't Wendelgoor: Een zwembad vol kanaalwater en bomvolle ligweides
In dit artikel:
Alleen de straatnaam Badweg herinnert nog aan zwembad ’t Wendelgoor, dat vanaf 1954 onderaan de Wierdensebrug langs het Twentekanaal lag en in 1988 zijn deuren sloot. Het buitenbad ontstond als gezamenlijke voorziening van Wierden en Almelo: een kom werd uitgegraven naast een zijtak van het kanaal zodat het bad makkelijk met kanaalwater gevuld kon worden. Tot 1968 bleef die kanaalvoeding in gebruik; daarna schakelde men over op leidingwater.
’t Wendelgoor bood een 50-meterzwembad, kleinere baden, een duiktoren en ruime ligweiden en was gedurende zijn bestaan een geliefde zomerbestemming voor de regio. In de jaren zestig en zeventig was er weinig concurrentie: grootschalige recreatieplassen én sportparken met zwembaden verschenen pas later. Dat veranderde toen Almelo in de jaren tachtig besloot een eigen openluchtbad te bouwen en zich terugtrok uit de samenwerking. Bezoekcijfers daalden en het bad werd financieel onhoudbaar; uiteindelijk werd het gesloten.
Bij de ontbinding van de zwembadstichting ontstond een opvallende kwestie: voormalig raadslid en laatst bestuurslid Jan Hammink bleek formeel eigenaar van het terrein en het bad geworden. Na onderzoek en bestudering van statuten droeg hij het drie hectare grote perceel terug aan de gemeente Wierden, onder de afspraak dat het grondgebied voor sportdoeleinden gebruikt moest blijven.

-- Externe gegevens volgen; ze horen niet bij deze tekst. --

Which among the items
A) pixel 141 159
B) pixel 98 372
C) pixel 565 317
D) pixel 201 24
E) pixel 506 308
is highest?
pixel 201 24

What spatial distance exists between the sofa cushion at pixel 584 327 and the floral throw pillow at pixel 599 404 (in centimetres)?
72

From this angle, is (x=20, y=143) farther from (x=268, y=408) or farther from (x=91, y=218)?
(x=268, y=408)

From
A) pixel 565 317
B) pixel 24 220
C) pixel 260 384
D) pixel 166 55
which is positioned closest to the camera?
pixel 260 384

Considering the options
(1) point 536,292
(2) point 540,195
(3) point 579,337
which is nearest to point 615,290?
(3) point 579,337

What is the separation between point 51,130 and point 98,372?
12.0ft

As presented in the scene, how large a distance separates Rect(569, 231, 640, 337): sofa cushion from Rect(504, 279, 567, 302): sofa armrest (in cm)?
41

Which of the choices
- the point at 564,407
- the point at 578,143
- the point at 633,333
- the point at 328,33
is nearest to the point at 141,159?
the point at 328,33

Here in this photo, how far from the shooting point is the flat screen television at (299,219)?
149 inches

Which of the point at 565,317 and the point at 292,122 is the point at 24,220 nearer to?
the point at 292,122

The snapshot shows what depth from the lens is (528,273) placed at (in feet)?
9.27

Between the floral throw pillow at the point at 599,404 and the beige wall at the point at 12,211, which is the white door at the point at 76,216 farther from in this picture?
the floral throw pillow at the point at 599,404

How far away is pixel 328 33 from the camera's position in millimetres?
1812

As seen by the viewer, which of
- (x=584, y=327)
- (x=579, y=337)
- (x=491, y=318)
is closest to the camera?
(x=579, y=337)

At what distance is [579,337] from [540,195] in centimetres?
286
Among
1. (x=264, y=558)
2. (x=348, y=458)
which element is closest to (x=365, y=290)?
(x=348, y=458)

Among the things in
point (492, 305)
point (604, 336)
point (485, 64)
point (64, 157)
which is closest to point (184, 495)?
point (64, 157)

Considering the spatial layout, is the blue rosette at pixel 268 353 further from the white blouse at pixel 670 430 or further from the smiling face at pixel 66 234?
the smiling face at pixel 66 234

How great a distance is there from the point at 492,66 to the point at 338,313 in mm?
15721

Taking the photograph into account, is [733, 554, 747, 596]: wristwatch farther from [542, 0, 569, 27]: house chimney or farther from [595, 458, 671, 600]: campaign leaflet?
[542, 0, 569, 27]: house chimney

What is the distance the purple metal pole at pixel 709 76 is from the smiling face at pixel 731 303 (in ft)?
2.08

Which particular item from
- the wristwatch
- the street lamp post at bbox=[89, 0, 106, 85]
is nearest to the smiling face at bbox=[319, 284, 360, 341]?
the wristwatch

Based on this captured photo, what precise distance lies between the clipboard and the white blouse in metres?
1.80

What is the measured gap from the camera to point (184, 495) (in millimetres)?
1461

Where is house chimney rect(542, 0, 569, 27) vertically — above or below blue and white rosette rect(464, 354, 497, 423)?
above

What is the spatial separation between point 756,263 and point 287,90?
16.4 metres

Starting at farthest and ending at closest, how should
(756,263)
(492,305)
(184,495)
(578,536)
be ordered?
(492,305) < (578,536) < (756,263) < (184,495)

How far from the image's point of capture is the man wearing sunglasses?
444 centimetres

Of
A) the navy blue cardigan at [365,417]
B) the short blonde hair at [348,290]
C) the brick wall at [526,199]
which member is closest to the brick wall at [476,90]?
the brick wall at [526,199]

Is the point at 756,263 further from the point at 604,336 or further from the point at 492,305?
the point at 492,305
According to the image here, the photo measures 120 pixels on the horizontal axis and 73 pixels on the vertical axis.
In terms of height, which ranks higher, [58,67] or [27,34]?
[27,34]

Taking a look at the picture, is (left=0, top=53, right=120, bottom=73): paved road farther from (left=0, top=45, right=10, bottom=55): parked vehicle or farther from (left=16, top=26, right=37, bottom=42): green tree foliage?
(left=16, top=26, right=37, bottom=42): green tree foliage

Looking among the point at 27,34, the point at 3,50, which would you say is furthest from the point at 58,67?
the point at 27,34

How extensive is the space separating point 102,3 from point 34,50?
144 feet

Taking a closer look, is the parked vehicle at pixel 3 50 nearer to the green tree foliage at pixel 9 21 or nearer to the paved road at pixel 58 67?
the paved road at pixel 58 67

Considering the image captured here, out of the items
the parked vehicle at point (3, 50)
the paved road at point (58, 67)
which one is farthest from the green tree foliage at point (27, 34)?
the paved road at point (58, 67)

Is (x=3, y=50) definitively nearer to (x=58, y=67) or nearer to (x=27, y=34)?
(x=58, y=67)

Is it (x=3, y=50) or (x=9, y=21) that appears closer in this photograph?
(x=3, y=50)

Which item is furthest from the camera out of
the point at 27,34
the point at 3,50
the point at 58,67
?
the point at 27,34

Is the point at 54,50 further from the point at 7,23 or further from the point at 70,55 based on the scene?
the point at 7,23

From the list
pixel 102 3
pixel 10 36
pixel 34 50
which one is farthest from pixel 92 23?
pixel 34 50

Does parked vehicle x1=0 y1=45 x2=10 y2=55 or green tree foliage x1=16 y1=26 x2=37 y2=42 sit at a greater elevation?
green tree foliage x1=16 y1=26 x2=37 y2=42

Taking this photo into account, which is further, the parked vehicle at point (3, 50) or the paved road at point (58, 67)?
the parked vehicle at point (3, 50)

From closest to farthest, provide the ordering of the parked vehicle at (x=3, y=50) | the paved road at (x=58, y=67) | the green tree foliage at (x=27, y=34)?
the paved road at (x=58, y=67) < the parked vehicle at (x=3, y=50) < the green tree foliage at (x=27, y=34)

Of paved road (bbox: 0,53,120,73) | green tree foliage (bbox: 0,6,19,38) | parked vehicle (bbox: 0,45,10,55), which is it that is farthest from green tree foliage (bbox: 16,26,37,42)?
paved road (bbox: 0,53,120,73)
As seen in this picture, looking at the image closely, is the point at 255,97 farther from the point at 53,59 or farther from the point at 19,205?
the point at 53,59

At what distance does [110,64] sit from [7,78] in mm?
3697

Een deel van de oorspronkelijke ligweide leeft voort als speelveld van rugbyvereniging Big Bulls; langs de kanaaloever vestigden zich later meerdere verenigingen, zoals roeiclub Amycus, hondensportvereniging HSV Almelo, jeu-de-boulesclub De Toss, onderwatersportclub Aragosta, dagbesteding De Toppers en de Reddingsbrigade Wierden. Toch blijft bij inwoners de herinnering aan het grote buitenbad: veel mensen missen de charme van uitgestrekte ligweiden en een 50-meterbad.

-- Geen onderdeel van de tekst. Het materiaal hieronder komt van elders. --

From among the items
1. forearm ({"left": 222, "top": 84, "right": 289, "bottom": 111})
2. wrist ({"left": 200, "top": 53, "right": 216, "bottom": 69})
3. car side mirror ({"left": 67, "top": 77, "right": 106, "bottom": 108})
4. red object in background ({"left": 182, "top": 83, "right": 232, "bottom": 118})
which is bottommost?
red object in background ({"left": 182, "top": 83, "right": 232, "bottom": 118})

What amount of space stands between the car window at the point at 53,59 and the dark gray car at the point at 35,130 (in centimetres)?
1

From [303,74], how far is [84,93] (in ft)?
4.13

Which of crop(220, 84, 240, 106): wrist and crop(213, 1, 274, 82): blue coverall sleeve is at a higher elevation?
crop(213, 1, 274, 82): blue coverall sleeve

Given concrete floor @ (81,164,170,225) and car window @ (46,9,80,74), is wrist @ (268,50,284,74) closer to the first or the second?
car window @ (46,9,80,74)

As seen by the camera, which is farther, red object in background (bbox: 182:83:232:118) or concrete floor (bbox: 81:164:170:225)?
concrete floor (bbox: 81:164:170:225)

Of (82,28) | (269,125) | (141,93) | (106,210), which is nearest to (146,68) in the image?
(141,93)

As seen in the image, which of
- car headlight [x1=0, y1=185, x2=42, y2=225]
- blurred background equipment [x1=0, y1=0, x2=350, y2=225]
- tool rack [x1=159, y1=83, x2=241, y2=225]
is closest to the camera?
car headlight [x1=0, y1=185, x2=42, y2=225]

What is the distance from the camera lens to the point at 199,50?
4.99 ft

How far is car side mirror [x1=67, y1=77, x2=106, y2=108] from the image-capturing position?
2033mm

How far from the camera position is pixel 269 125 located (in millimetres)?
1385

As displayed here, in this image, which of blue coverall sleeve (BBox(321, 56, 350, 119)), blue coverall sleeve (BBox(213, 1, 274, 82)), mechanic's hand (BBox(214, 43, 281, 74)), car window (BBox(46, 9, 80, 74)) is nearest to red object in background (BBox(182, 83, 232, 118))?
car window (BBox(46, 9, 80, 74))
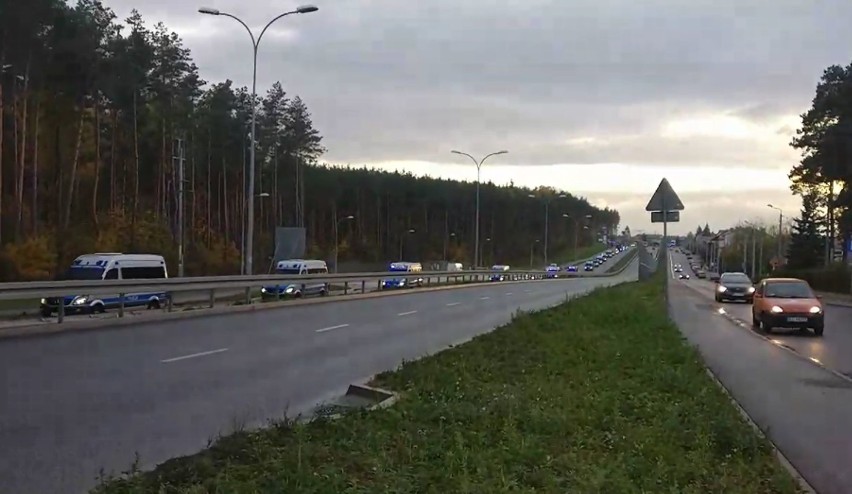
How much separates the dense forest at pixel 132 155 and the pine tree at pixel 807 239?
149ft

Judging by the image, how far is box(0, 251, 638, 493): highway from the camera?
7730 mm

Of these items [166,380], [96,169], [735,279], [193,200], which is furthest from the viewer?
[193,200]

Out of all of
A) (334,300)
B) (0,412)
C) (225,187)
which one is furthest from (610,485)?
(225,187)

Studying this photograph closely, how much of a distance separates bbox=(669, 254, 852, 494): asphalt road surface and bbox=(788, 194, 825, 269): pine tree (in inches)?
2432

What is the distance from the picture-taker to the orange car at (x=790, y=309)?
2416 centimetres

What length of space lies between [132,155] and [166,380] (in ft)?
173

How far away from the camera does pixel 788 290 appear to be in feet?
84.3

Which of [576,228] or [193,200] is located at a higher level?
[193,200]

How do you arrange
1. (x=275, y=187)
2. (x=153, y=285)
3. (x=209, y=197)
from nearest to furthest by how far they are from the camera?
(x=153, y=285) < (x=209, y=197) < (x=275, y=187)

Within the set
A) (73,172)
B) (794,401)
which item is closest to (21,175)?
(73,172)

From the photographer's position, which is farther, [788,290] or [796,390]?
[788,290]

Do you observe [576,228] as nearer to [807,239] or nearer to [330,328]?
[807,239]

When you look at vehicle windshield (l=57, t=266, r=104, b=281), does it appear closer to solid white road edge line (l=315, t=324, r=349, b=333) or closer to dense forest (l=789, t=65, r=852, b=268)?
solid white road edge line (l=315, t=324, r=349, b=333)

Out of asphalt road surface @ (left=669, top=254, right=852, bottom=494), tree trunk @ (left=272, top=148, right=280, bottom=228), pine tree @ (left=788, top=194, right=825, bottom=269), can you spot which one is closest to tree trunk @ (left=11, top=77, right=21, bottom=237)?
tree trunk @ (left=272, top=148, right=280, bottom=228)
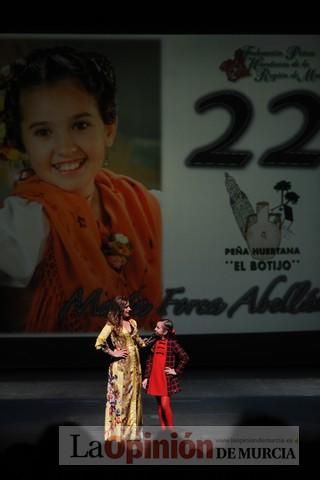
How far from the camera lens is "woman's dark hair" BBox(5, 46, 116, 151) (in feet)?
47.9

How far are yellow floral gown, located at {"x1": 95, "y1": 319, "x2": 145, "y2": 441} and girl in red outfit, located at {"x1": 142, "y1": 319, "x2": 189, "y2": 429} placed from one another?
166mm

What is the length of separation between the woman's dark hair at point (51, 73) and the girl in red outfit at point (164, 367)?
6.86 meters

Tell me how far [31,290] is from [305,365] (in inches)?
219

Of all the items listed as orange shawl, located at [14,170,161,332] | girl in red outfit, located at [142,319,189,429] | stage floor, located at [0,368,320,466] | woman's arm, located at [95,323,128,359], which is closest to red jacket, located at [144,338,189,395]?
girl in red outfit, located at [142,319,189,429]

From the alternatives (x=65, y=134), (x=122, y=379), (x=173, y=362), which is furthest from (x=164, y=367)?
(x=65, y=134)

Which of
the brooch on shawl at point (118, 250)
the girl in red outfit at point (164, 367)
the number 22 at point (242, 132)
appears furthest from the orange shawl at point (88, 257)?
the girl in red outfit at point (164, 367)

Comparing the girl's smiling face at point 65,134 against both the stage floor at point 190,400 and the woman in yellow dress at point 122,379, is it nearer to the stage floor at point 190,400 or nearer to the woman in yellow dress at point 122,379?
the stage floor at point 190,400

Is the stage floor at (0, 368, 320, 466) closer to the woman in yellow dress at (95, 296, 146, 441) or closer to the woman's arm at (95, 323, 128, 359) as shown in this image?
the woman in yellow dress at (95, 296, 146, 441)

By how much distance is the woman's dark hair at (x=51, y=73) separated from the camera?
14.6 meters

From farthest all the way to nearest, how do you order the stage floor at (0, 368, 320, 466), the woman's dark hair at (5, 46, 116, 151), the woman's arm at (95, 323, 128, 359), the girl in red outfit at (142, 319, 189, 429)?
1. the woman's dark hair at (5, 46, 116, 151)
2. the stage floor at (0, 368, 320, 466)
3. the girl in red outfit at (142, 319, 189, 429)
4. the woman's arm at (95, 323, 128, 359)

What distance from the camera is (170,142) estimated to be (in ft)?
48.7

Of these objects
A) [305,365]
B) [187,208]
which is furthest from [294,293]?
[187,208]
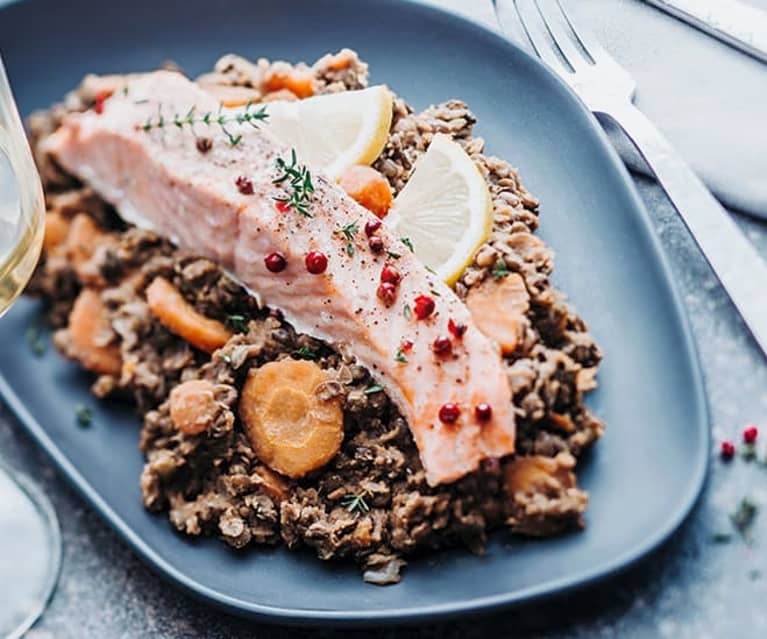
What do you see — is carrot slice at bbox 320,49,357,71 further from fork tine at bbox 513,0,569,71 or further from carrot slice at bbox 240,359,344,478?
carrot slice at bbox 240,359,344,478

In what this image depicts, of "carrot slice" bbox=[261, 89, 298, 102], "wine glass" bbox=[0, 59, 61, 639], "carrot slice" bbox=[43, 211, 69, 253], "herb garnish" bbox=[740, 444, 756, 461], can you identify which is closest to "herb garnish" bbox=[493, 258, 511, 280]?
"herb garnish" bbox=[740, 444, 756, 461]

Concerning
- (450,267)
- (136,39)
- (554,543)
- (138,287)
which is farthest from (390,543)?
(136,39)

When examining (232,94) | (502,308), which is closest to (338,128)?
(232,94)

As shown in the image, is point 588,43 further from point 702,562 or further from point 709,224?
point 702,562

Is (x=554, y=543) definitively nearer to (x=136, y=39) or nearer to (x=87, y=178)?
(x=87, y=178)

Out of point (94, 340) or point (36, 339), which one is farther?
point (36, 339)

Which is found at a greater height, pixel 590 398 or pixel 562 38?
pixel 562 38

Almelo heeft tegenwoordig geen 50-meter buitenbad meer; het vroegere 50-meterbad bij het Sportpark werd al eens gehalveerd en werd later geheel vervangen door een kleiner 25-meterbad. Wie nu een volwaardig 50-meterbad zoekt, moet naar Vroomshoop of Delden. Het lot van ’t Wendelgoor illustreert ook een breder patroon: ééndaagse buitenzwembaden zijn financieel kwetsbaar en vergen vaak gemeentelijke subsidie, zeker na natte zomers. Historisch past het in de ontwikkeling dat vrijetijdszwemmen pas na de industriële revolutie gangbaar werd; veel Twentse baden begonnen zelfs als zandkuilen voordat er badinfrastructuur bij kwam.